**Provided passage**
"""
By now most should know the story, but i post it again just for the record.

If you got questions recommendations or feedback etc. feel free to post,

i'm always excited to hear what other people think. :D

Story:

I've decided i wanted to build a guitar, i gone pretty mad and people recommended i start with a kit,

but then i acquired this little parlor guitar - approximately 90 years old,

first i thought "i fix a crack - learn and practice a bit and just play it then" turned out it is quite a big project,

people at my local guitar store giggled at me when i showed it to them, but i decided to rescue it.

My goal isn't anymore to keep it as original as possible and do as less as possible,

i decided to use it for what i bought it - learning and practicing - and eventually making the guitar a nice instrument again.

What i done, what i will do and why:

I have it since late 2009 but just getting started.

-I've pulled off the fretboard, using a tutorial* (links and pictures on the bottom) from this homepage,

but i used a high e-string (9er) instead off a blade, which worked surprisingly well.

The neck bend into a helix-shape, the fretboard sort of "sagged" or was shrinking.

-I've pulled off the bridge, which will make refinishing easier, it also was made from a strange wood,

i guess spruce or something like that and was painted black.

It doesn't have enough space to take a proper saddle, originally it had a fretwire for a saddle,

i consider replacing it a major improvement.

-I started sanding away the original finish, so i will not have a problem with the new one i will put on.

I have so far:

To do:

-Dreaming up and making a new bridge (ebony?) - making a bone (?) saddle and nut, the old nut was made from rosewood.
"""
**Given instruction A**
Answer these questions from the guitar restoration post:
(i) About how old is the parlor guitar?
(ii) What did the writer use in place of a blade to pull off the fretboard?
(iii) What was the old nut made from?
**Given instruction B**
Copy out word for word everything in the guitar restoration post from "first i thought" down to "to rescue it.".
Answer using only the guitar restoration post.

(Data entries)
"""
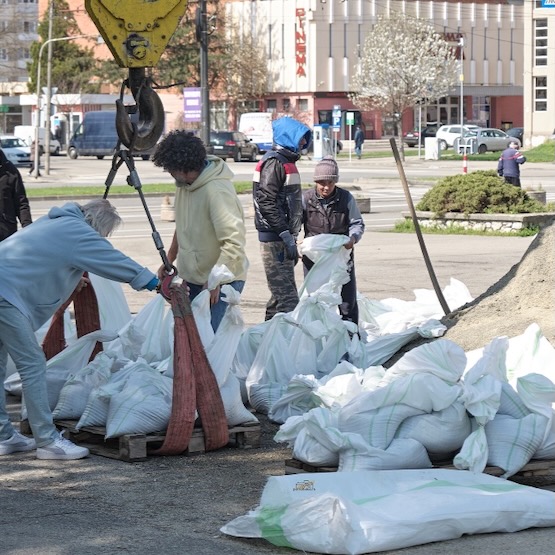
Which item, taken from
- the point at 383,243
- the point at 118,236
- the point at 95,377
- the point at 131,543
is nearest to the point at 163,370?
the point at 95,377

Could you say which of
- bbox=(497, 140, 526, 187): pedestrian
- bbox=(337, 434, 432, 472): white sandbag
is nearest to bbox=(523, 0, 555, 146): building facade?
bbox=(497, 140, 526, 187): pedestrian

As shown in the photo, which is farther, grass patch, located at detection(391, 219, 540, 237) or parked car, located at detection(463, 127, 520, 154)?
parked car, located at detection(463, 127, 520, 154)

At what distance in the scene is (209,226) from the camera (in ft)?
26.3

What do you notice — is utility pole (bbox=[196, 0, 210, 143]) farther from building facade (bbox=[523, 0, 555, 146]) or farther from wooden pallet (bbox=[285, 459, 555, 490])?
building facade (bbox=[523, 0, 555, 146])

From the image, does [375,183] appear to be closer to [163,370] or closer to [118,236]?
[118,236]

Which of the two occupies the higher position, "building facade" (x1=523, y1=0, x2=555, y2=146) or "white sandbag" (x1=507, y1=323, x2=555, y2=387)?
"building facade" (x1=523, y1=0, x2=555, y2=146)

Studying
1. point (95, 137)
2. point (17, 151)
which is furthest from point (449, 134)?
point (17, 151)

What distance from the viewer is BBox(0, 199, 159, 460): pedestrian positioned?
22.1 feet

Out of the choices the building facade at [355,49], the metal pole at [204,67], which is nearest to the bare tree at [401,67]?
the building facade at [355,49]

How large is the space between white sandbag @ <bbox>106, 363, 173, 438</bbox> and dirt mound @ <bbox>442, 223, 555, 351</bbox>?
2265 millimetres

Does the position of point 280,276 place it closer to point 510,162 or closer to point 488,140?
point 510,162

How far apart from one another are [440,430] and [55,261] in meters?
2.27

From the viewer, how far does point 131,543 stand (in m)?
5.30

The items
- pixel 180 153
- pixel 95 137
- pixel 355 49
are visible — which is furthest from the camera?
pixel 355 49
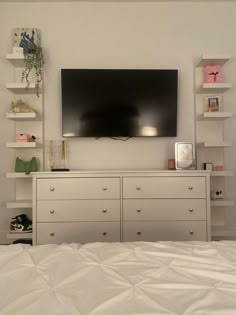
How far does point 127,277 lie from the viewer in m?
1.01

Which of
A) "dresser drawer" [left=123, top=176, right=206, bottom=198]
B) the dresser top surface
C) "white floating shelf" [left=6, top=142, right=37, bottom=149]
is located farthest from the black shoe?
"dresser drawer" [left=123, top=176, right=206, bottom=198]

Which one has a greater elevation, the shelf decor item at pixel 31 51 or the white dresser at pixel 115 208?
the shelf decor item at pixel 31 51

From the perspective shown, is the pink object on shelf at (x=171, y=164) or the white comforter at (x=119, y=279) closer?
the white comforter at (x=119, y=279)

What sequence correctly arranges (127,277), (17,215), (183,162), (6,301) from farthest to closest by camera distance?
(17,215), (183,162), (127,277), (6,301)

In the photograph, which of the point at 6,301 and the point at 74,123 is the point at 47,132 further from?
the point at 6,301

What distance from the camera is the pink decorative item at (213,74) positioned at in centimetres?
298

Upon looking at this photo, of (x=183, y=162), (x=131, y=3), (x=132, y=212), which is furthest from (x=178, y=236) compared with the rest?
(x=131, y=3)

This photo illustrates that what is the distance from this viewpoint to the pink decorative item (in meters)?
2.98

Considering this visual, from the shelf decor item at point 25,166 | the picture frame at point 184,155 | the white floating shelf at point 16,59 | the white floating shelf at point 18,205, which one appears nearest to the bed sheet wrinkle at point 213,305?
the picture frame at point 184,155

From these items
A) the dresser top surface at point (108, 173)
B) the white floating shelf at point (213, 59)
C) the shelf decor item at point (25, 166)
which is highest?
the white floating shelf at point (213, 59)

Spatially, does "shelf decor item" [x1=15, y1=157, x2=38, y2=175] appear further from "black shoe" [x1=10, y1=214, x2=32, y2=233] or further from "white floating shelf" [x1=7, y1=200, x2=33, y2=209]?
"black shoe" [x1=10, y1=214, x2=32, y2=233]

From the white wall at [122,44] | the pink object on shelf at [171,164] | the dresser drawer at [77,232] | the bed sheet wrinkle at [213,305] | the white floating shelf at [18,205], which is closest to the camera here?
the bed sheet wrinkle at [213,305]

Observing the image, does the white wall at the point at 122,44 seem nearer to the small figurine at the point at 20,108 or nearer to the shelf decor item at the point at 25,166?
the small figurine at the point at 20,108

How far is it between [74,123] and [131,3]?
156 centimetres
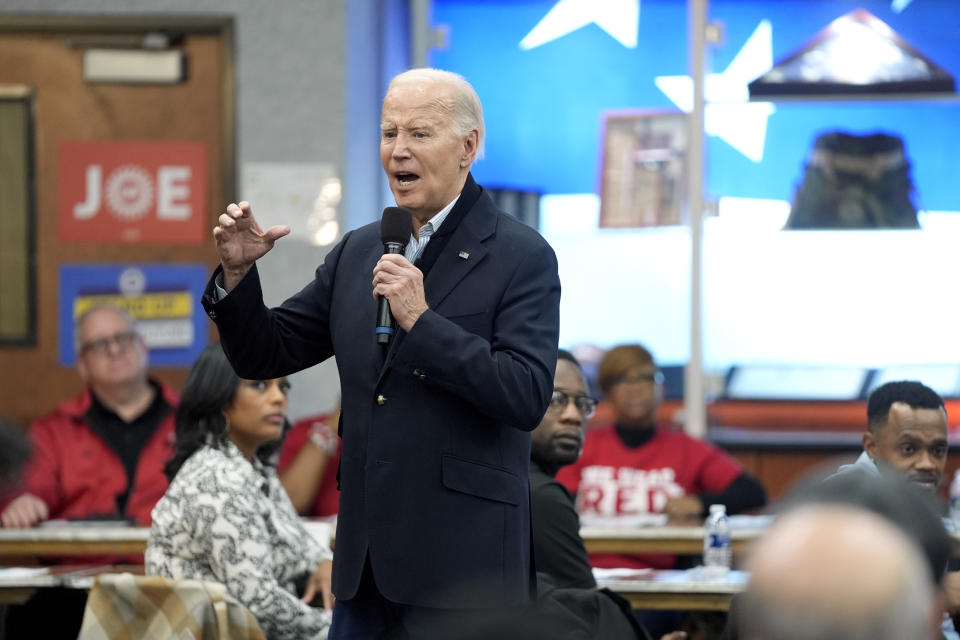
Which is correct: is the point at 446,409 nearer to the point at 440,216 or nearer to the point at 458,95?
the point at 440,216

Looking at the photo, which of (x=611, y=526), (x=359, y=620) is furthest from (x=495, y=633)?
(x=611, y=526)

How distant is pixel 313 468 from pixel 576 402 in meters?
1.82

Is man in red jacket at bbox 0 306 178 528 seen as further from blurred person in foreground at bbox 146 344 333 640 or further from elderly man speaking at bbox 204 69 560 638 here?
elderly man speaking at bbox 204 69 560 638

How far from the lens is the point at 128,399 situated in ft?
17.2

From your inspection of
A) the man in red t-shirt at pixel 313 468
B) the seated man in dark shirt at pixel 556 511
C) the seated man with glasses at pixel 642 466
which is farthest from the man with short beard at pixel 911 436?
the man in red t-shirt at pixel 313 468

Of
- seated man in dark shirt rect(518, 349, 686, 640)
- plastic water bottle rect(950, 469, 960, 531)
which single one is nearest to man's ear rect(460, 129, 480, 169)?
seated man in dark shirt rect(518, 349, 686, 640)

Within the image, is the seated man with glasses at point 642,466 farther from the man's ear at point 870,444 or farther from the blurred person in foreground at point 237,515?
the blurred person in foreground at point 237,515

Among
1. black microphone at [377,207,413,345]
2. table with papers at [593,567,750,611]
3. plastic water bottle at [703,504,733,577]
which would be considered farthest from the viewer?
plastic water bottle at [703,504,733,577]

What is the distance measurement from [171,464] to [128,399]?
1.84 m

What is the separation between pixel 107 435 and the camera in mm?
5152

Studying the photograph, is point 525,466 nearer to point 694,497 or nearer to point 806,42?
point 694,497

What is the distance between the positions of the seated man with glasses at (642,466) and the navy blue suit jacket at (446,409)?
2.67 m

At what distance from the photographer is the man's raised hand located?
2.29 meters

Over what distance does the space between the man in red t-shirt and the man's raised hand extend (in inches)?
112
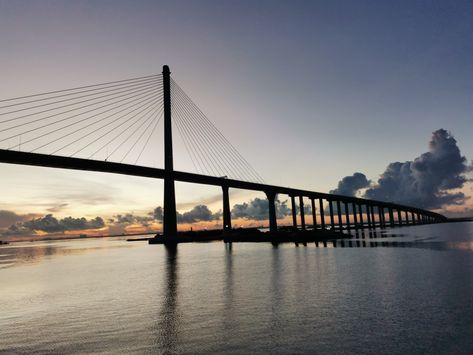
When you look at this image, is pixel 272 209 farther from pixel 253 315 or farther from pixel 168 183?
pixel 253 315

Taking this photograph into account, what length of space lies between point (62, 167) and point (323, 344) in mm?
58027

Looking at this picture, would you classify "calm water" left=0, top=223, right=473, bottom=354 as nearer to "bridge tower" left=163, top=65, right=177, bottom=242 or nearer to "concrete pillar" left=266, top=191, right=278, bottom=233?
"bridge tower" left=163, top=65, right=177, bottom=242

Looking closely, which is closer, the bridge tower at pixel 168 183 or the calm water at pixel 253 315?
the calm water at pixel 253 315

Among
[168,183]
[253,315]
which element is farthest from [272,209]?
[253,315]

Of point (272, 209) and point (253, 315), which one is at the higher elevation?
point (272, 209)

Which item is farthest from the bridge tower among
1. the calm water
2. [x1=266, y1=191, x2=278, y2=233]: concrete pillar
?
A: the calm water

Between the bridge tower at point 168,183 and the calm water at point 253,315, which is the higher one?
the bridge tower at point 168,183

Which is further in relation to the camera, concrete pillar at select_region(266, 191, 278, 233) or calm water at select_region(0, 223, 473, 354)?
concrete pillar at select_region(266, 191, 278, 233)

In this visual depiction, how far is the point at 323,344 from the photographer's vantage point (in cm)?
1045

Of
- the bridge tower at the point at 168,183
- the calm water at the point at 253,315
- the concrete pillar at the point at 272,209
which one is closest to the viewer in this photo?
the calm water at the point at 253,315

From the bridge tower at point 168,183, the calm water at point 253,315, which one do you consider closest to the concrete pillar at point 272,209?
the bridge tower at point 168,183

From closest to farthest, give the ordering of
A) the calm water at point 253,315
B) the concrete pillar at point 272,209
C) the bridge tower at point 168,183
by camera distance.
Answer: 1. the calm water at point 253,315
2. the bridge tower at point 168,183
3. the concrete pillar at point 272,209

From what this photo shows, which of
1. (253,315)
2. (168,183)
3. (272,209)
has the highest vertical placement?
(168,183)

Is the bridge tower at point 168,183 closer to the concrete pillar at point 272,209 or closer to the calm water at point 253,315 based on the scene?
the concrete pillar at point 272,209
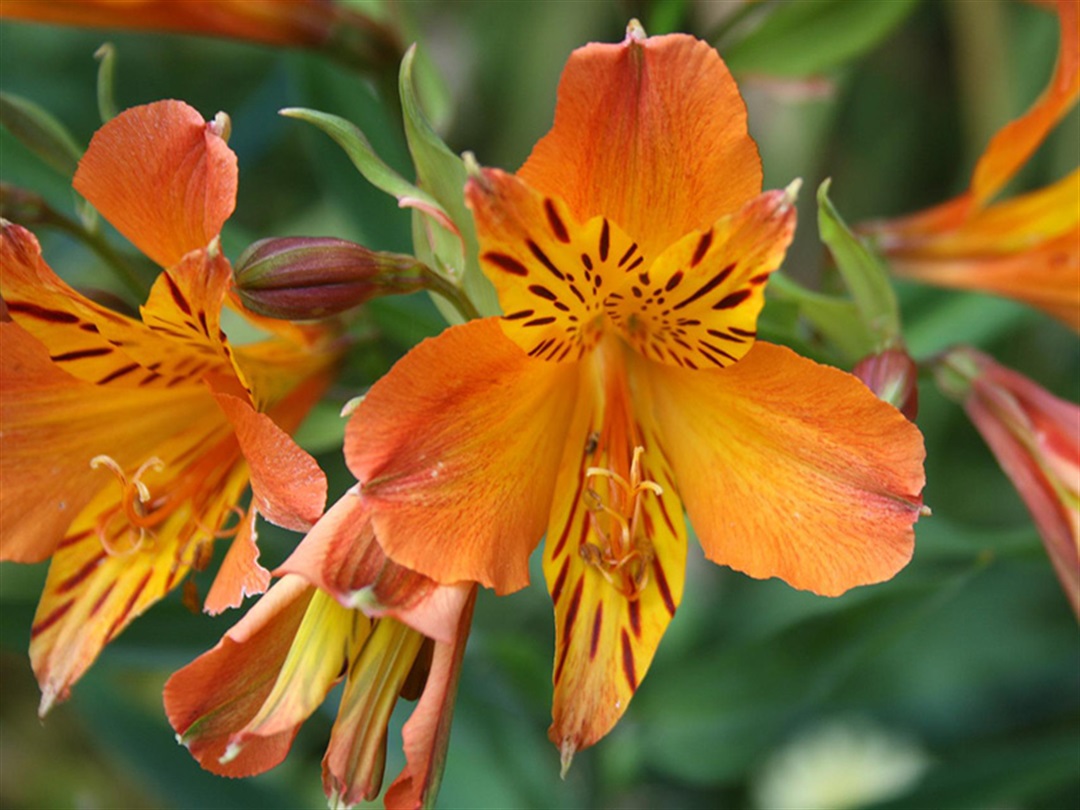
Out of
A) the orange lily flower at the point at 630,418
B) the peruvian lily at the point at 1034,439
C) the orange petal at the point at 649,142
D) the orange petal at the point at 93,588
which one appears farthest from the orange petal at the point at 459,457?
the peruvian lily at the point at 1034,439

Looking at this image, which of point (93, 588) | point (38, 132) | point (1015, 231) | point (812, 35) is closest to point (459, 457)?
point (93, 588)

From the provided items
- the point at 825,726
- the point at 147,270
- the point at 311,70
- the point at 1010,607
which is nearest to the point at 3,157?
the point at 147,270

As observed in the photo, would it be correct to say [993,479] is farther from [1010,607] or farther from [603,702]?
[603,702]

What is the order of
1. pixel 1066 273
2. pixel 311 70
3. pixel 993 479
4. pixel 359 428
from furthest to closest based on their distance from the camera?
pixel 993 479 < pixel 311 70 < pixel 1066 273 < pixel 359 428

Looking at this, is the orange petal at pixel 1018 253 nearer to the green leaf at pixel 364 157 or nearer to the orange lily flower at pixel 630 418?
the orange lily flower at pixel 630 418

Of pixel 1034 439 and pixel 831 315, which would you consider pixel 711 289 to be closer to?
pixel 831 315

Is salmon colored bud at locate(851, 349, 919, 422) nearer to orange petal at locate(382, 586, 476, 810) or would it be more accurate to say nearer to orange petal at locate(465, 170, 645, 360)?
orange petal at locate(465, 170, 645, 360)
"""
**Complete answer A**
(i) Approximately 90 years old.
(ii) A high e-string (9er).
(iii) Rosewood.

**Complete answer B**
first i thought "i fix a crack - learn and practice a bit and just play it then" turned out it is quite a big project,

people at my local guitar store giggled at me when i showed it to them, but i decided to rescue it.